● Texte à lire:
L'écrivain vient de recevoir le Prix Femina pour son livre "Nature humaine". Invité de Boomerang, l'émission d'Augustin Trapenard, pour sa carte blanche, Serge Joncour a lu un vibrant hommage au livre alors que pour des raisons sanitaires liées à la Covid-19 les librairies sont fermées, et les salons du livre annulés.

Lire c'est toucher l'autre dans son essentiel secret
Lire c'est toucher l'autre dans son essentiel secret © Getty / Westend61

En général, un lundi 9 novembre, c’est un matin où une grande partie des auteurs en France sont au moins d’accord sur un point… Ils sont fatigués.
Depuis plus des décennies, tous les premiers vendredi-samedi-dimanche de novembre, se tient la Foire du livre de Brive-la-Gaillarde. Près de 100.000 visiteurs, autant de lecteurs, pour plus de 300 auteurs Jeunesse, Adultes, Régionaux, Dessinateurs et Bd-istes, et avec ça des dizaines et des dizaines de libraires, de bénévoles, de personnels municipaux, le tout rassemblé pour trois jours de ferveur autour des livres sous la grande halle Georges Brassens, une halle de marché à la charpente en bois gigantesque, en forme de bateau « renversé »…   

… Renversé, c’est le mot

Échoué en tout cas, échoué comme la plupart des salons du livre un peu partout, parce qu’en France on est fort de cette spécificité-là, une exception culturelle de plus, c’est il y a autant de salons du livre, de festivals, qu’il y a de villes et de week-ends dans une année… (Colmar, Limoges, St Etienne, Toulon, Vannes, Châteauroux, Cosne, Sablé…)
Au nombre de toutes ces choses dont les acteurs de la chaîne du livre sont dépossédés ces temps-ci, il ne faut pas oublier ça : les salons. Ça compte les salons. Culturellement ça compte, économiquement, humainement, ça compte.
Mais bon, on est bien d’accord, du point de vue sanitaire, un salon du livre, c’est tout ce qu’il ne faut pas faire : foules compactes, échanges, contacts, bises, poignées de main, tapes sur l’épaule, selfies à l’arraché, et avec ça des milliers de conversations simultanées aux consonnes expectorées… Tout ça ; en temps de virus respiratoire, on est bien d’accord que c’est la contre-indication parfaite !

● Données brutes:

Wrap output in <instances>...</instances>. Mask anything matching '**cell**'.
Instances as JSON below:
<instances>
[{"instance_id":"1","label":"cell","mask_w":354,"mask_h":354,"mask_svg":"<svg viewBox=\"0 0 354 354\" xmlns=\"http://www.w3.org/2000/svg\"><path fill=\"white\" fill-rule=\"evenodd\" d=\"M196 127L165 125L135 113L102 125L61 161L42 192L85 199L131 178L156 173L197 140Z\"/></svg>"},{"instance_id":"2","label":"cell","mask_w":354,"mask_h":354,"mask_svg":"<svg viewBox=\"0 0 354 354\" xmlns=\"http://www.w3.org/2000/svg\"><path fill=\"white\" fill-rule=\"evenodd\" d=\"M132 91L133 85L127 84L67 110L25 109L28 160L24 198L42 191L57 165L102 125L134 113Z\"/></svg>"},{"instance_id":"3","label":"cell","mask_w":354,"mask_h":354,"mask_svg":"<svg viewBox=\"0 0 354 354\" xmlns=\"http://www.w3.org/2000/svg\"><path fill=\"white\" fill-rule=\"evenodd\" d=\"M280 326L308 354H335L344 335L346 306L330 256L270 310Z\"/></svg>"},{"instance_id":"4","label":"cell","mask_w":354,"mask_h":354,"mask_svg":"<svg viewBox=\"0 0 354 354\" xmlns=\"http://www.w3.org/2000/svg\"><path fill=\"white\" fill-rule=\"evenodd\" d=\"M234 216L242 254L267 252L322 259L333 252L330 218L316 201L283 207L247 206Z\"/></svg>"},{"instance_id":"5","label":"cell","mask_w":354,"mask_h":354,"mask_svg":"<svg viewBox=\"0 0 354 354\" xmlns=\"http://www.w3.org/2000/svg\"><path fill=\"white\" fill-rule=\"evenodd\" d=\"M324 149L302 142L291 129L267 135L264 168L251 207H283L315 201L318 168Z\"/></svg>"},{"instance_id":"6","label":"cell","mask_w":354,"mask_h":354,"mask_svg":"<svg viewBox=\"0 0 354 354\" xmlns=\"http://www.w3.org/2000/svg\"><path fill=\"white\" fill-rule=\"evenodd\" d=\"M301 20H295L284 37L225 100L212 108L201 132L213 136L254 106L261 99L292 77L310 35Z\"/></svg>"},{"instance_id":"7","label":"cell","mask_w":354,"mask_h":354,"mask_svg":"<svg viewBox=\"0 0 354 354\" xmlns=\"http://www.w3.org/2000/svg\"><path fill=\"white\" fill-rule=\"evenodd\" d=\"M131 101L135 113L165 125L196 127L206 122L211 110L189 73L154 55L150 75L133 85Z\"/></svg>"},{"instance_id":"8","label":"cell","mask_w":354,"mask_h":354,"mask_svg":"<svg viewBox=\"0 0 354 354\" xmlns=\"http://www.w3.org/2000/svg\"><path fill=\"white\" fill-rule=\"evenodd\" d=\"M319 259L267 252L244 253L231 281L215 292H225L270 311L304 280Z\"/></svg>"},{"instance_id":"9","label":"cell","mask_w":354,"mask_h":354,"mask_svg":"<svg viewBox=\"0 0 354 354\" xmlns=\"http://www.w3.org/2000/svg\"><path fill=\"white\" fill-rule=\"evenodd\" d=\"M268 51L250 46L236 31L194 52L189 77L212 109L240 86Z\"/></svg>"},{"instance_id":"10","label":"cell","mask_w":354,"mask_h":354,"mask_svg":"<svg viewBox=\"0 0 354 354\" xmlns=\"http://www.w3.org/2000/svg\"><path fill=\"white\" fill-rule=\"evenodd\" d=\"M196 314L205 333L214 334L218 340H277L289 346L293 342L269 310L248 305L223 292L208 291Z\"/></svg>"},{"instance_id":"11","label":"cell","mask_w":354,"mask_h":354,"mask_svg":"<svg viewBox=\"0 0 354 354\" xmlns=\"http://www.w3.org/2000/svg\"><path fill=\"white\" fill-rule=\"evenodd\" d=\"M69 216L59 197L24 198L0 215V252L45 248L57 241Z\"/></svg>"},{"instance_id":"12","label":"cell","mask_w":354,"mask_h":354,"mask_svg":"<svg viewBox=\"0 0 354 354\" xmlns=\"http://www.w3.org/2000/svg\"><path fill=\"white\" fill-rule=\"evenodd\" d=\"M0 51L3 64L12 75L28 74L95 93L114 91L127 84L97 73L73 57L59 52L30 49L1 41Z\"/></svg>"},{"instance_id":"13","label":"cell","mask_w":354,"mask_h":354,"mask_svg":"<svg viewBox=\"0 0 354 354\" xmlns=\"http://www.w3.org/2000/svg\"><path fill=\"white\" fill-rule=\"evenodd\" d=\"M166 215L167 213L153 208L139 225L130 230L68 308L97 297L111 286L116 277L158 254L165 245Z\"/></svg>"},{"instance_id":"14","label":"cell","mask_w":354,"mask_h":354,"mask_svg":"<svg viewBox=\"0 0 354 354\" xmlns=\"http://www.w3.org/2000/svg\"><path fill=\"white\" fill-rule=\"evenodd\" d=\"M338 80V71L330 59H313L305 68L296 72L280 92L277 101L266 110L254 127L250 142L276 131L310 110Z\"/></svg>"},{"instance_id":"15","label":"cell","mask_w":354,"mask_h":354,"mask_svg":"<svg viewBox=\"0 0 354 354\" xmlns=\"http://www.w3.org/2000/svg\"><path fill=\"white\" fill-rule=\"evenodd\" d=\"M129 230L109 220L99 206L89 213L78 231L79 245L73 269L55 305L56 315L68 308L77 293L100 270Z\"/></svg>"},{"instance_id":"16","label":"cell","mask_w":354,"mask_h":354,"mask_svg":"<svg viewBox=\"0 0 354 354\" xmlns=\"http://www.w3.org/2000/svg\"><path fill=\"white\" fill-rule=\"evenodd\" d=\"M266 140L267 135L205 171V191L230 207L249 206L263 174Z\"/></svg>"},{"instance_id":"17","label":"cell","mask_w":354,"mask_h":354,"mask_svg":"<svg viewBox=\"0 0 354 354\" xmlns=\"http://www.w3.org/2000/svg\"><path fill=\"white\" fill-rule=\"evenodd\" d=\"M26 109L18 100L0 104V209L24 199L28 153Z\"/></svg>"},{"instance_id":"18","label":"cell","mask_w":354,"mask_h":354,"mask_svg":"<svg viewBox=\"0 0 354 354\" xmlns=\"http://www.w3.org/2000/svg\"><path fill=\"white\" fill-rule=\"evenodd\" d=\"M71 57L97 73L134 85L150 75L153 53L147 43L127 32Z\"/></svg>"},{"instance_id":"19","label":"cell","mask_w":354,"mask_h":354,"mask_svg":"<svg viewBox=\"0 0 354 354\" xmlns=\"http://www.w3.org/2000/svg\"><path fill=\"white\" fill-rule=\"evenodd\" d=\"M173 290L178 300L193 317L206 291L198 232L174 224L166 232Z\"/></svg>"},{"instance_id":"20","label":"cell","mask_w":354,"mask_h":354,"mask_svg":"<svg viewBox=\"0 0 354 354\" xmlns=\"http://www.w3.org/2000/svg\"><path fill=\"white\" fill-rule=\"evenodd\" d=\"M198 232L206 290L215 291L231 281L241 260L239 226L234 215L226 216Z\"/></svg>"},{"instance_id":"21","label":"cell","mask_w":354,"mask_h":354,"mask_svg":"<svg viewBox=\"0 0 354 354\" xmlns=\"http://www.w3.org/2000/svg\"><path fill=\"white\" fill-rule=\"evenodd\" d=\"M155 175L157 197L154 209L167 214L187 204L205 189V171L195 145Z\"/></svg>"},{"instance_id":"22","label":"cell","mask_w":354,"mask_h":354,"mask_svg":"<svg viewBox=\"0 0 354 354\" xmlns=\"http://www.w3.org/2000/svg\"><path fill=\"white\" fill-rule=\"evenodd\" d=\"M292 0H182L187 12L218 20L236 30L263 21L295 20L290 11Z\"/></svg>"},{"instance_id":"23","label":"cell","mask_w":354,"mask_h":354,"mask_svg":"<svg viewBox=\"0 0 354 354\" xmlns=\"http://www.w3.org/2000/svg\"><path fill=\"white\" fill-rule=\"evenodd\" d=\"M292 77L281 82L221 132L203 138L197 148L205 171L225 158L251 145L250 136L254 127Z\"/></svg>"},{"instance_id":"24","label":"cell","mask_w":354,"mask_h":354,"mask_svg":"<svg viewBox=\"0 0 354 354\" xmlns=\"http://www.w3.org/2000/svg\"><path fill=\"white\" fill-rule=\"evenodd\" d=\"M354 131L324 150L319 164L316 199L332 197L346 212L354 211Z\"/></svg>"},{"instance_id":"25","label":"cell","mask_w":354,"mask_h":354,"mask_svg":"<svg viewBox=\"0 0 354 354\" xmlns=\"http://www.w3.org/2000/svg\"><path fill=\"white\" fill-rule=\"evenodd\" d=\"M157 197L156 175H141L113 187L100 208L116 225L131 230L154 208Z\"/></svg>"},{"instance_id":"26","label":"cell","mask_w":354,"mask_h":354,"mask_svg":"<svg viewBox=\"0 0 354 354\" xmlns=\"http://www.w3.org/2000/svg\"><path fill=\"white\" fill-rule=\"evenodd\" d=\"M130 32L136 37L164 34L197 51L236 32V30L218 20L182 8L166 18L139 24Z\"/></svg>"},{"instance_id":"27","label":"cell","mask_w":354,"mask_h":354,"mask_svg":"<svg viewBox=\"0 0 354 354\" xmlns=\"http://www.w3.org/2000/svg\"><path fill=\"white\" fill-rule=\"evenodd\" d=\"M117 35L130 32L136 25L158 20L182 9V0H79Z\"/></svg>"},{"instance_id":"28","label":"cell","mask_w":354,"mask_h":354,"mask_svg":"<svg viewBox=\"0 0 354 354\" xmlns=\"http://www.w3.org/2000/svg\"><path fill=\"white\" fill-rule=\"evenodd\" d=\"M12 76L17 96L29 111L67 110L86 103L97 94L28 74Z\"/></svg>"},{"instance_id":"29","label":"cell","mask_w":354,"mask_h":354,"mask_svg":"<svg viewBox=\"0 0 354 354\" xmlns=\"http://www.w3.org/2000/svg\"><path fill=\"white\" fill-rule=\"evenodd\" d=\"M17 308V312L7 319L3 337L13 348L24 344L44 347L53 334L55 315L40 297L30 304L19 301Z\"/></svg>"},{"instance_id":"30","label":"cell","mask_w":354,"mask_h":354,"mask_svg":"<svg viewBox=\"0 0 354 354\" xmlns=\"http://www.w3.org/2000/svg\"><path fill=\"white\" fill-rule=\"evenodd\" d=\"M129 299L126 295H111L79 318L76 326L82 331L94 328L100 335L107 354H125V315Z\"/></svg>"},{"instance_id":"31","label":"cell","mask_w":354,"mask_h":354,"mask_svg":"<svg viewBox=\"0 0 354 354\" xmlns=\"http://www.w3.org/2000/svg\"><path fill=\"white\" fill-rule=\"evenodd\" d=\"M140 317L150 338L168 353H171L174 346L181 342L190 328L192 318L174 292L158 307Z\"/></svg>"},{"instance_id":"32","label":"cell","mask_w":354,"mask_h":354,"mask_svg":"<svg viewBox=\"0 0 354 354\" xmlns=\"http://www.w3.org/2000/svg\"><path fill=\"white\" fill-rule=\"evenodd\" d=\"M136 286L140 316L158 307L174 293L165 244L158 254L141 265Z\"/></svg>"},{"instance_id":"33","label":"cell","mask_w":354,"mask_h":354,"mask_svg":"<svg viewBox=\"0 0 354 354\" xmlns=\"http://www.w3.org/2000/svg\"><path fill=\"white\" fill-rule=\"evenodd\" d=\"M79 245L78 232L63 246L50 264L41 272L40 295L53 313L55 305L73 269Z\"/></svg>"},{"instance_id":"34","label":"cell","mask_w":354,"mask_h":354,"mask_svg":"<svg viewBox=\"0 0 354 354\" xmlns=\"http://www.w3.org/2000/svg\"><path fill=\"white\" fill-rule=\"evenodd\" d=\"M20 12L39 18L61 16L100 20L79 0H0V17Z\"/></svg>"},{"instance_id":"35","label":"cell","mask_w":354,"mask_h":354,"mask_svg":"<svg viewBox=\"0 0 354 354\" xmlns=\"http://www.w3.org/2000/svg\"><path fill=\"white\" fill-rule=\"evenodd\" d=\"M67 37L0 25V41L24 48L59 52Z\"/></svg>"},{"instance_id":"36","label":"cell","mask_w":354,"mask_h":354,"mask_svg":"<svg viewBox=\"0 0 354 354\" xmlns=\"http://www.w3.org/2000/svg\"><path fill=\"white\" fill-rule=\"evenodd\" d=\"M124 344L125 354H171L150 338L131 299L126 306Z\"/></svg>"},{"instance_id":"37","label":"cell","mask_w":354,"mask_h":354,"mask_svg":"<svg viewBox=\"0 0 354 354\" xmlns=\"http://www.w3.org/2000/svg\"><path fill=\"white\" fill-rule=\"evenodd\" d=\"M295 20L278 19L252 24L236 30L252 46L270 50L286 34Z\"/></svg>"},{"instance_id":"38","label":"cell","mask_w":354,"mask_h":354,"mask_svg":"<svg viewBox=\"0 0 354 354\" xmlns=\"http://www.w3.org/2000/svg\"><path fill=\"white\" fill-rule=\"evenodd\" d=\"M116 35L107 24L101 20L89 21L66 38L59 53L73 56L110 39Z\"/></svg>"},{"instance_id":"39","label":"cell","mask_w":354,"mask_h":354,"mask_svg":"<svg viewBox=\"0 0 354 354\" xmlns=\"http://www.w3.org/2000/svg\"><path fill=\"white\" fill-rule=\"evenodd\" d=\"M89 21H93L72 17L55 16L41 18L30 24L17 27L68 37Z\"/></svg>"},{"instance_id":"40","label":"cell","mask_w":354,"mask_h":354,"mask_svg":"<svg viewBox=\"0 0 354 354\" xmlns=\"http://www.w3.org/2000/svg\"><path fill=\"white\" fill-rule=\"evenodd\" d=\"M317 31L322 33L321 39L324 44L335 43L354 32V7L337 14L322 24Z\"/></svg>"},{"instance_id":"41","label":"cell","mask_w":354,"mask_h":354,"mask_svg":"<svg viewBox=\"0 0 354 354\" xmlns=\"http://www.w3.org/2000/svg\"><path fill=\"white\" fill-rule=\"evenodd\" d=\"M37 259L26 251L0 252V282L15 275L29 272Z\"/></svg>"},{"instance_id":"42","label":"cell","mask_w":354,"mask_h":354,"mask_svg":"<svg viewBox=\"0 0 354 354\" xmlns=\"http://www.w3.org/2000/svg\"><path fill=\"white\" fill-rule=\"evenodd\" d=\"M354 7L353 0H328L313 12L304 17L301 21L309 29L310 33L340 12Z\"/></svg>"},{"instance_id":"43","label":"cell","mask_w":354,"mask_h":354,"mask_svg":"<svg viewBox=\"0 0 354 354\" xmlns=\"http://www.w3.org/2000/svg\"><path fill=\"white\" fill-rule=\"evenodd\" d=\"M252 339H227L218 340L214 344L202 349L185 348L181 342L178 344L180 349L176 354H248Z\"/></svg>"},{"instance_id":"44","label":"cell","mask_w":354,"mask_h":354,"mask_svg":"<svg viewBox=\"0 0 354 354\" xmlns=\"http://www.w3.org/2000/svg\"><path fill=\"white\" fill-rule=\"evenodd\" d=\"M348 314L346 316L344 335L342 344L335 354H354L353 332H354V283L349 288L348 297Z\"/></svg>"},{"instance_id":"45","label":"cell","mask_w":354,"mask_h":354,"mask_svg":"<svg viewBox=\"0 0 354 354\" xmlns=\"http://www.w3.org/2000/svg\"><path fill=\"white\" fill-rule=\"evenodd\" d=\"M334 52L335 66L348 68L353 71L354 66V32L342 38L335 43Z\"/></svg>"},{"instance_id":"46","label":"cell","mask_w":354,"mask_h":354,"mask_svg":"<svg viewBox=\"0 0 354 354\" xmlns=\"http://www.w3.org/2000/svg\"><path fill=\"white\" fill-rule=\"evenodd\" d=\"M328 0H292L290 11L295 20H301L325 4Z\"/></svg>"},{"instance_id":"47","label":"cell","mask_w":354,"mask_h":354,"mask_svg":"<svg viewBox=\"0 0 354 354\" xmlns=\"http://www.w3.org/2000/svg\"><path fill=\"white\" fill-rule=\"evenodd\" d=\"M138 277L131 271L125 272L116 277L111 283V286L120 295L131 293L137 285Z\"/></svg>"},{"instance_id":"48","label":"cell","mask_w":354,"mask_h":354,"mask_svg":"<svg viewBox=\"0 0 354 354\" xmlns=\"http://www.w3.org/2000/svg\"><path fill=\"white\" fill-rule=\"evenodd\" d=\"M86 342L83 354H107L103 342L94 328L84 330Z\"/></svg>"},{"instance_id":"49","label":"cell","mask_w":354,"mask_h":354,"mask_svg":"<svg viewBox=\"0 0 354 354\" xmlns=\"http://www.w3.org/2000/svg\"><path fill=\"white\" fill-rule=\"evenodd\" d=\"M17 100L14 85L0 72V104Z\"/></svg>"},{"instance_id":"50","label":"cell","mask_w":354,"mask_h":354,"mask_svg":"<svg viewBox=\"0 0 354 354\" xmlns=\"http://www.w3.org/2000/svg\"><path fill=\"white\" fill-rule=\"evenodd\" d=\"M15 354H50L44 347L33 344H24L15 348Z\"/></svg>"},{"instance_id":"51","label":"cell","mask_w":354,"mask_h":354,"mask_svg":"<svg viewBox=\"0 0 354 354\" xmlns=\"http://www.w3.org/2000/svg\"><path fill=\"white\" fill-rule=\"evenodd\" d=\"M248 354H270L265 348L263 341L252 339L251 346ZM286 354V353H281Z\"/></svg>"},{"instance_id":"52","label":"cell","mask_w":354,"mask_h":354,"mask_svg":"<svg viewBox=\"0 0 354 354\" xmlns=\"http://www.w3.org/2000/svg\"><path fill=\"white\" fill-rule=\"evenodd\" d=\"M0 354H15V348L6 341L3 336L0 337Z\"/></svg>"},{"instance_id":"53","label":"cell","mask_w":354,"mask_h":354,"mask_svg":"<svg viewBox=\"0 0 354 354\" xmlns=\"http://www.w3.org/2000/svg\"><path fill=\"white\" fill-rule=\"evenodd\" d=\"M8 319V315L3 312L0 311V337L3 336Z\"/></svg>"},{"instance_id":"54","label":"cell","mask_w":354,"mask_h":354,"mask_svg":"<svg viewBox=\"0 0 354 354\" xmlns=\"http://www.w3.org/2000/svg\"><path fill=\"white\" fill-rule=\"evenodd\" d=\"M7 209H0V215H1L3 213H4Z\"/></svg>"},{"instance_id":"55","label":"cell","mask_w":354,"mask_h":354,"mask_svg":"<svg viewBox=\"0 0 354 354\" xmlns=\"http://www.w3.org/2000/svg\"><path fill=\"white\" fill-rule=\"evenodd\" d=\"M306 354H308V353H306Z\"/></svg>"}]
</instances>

● Travail à faire:
1 - Recopiez le passage du texte sur les salons du livre qui commence par « Échoué en tout » et se termine par « Châteauroux, Cosne, Sablé…) ».
2 - Indiquez si chaque affirmation concorde avec le texte sur les salons du livre en répondant par oui ou par non, et citez les mots du texte qui le prouvent : (a) La Foire du livre de Brive-la-Gaillarde se tient sous la halle Georges Brassens. (b) La Foire du livre de Brive-la-Gaillarde réunit moins de 100 auteurs. (c) Serge Joncour a reçu le Prix Femina pour son livre « Nature humaine ».
3 - Poursuivez le texte sur les salons du livre après sa dernière phrase.
Les lignes de données n'ont aucun rapport avec le texte sur les salons du livre.

● Réponses par consigne:
1 -
Échoué en tout cas, échoué comme la plupart des salons du livre un peu partout, parce qu’en France on est fort de cette spécificité-là, une exception culturelle de plus, c’est il y a autant de salons du livre, de festivals, qu’il y a de villes et de week-ends dans une année… (Colmar, Limoges, St Etienne, Toulon, Vannes, Châteauroux, Cosne, Sablé…)

2 -
(a) Oui : « sous la grande halle Georges Brassens ».
(b) Non : « pour plus de 300 auteurs ».
(c) Oui : « L'écrivain vient de recevoir le Prix Femina pour son livre "Nature humaine" ».

3 -
C’est bien tout le drame

Un virus respiratoire suppose de se maintenir tous bien à distance les uns des autres, de se tenir à l’écart, et donc un salon du livre c’est tout le contraire, un salon du livre c’est tout ce qui rapproche, ce qui regroupe, ce qui unit.

Déjà, ça rapproche les auteurs les uns des autres, ça rapproche ces mêmes auteurs des libraires qui veillent à tout, mais surtout ça rapproche les auteurs de leurs lecteurs, et ces lecteurs entre eux… de la magie pure. Mais voilà, en temps de pandémie, on ne se rapproche pas.

Alors, pour approcher l’autre, l’approcher vraiment, restent les livres. Les livres en ce moment, y’a que ça pour toucher l’autre, le ressentir au plus près, pour épouser pour un temps sa vision du monde, se glisser en dedans… Les Autres, ils sont là dans les livres, entre nos mains dégelées, dans des histoires qui sont faites d’autres, de tout autres que nous. D’ailleurs j’avais mis ça dans un livre, il y a quelques années : 

Lire, c'est voir le monde par mille regards, c'est toucher l'autre dans son essentiel secret, lire c'est la réponse providentielle à ce grand défaut que l'on a tous, de n'être que soi.